» Text excerpt
2. Always limit access to any project folder that holds Personally Identifiable Information (PII) (such as your tracking folder) as well as your data folder for security purposes.
3. One other thing you can do to protect files that you don't want others to accidentally edit, is *write-protect* them ([Karl Broman](http://kbroman.org/dataorg/pages/backups.html).
To do this on a PC:
- Right-click on the file
- Select "Properties"
- In the "General" tab, at the bottom is a section called "Attributes"
- Select the box "Read Only"
4. Last, another school of thought is that you shouldn't use folders at all. For example, SharePoint advocates for the use metadata/tagging to organize and find files rather than using folders. I do not have experience with this so I won't elaborate further. But here are resources on tagging in [SharePoint](https://enterprise-knowledge.com/folders-v-metadata-sharepoint-document-libraries/) and [Windows 10](https://www.webnots.com/how-to-add-and-use-tags-in-windows-10/) if you would like more information.

» Source excerpt
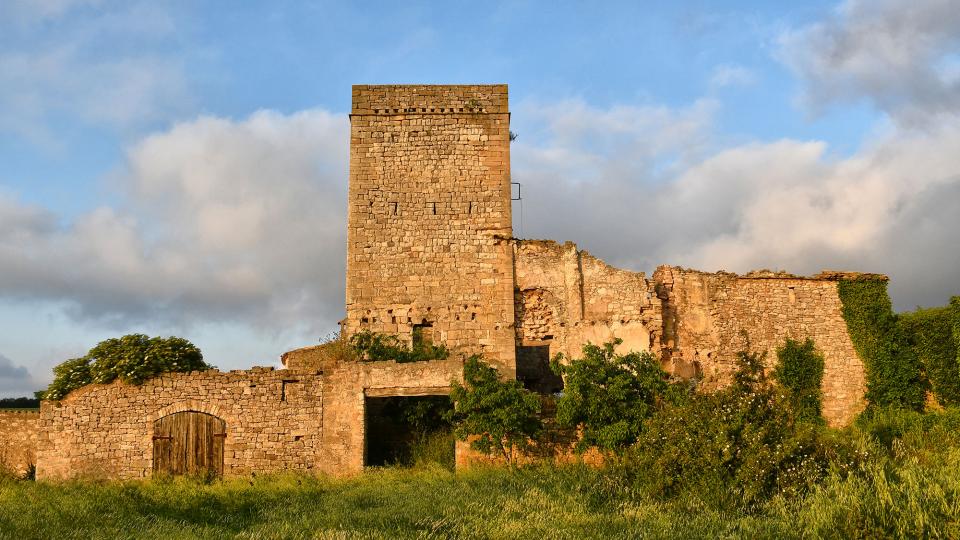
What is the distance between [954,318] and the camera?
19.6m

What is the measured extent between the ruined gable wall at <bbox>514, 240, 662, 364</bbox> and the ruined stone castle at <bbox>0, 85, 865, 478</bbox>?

» Tasks to perform
A – Answer these from the file-organization excerpt:
(i) Which two kinds of folders should have limited access?
(ii) In which tab is the "Attributes" section found?
(iii) What does SharePoint advocate for organizing and finding files instead of folders?
B – Revise the file-organization excerpt from "To do this on" to "like more information.", inclusive, replacing "PC" with "Windows computer".
The listing comes from a different source than the text.

» Solution list
A –
(i) Any project folder that holds Personally Identifiable Information (PII), and the data folder.
(ii) The "General" tab.
(iii) Metadata/tagging.

B –
To do this on a Windows computer:
- Right-click on the file
- Select "Properties"
- In the "General" tab, at the bottom is a section called "Attributes"
- Select the box "Read Only"
4. Last, another school of thought is that you shouldn't use folders at all. For example, SharePoint advocates for the use metadata/tagging to organize and find files rather than using folders. I do not have experience with this so I won't elaborate further. But here are resources on tagging in [SharePoint](https://enterprise-knowledge.com/folders-v-metadata-sharepoint-document-libraries/) and [Windows 10](https://www.webnots.com/how-to-add-and-use-tags-in-windows-10/) if you would like more information.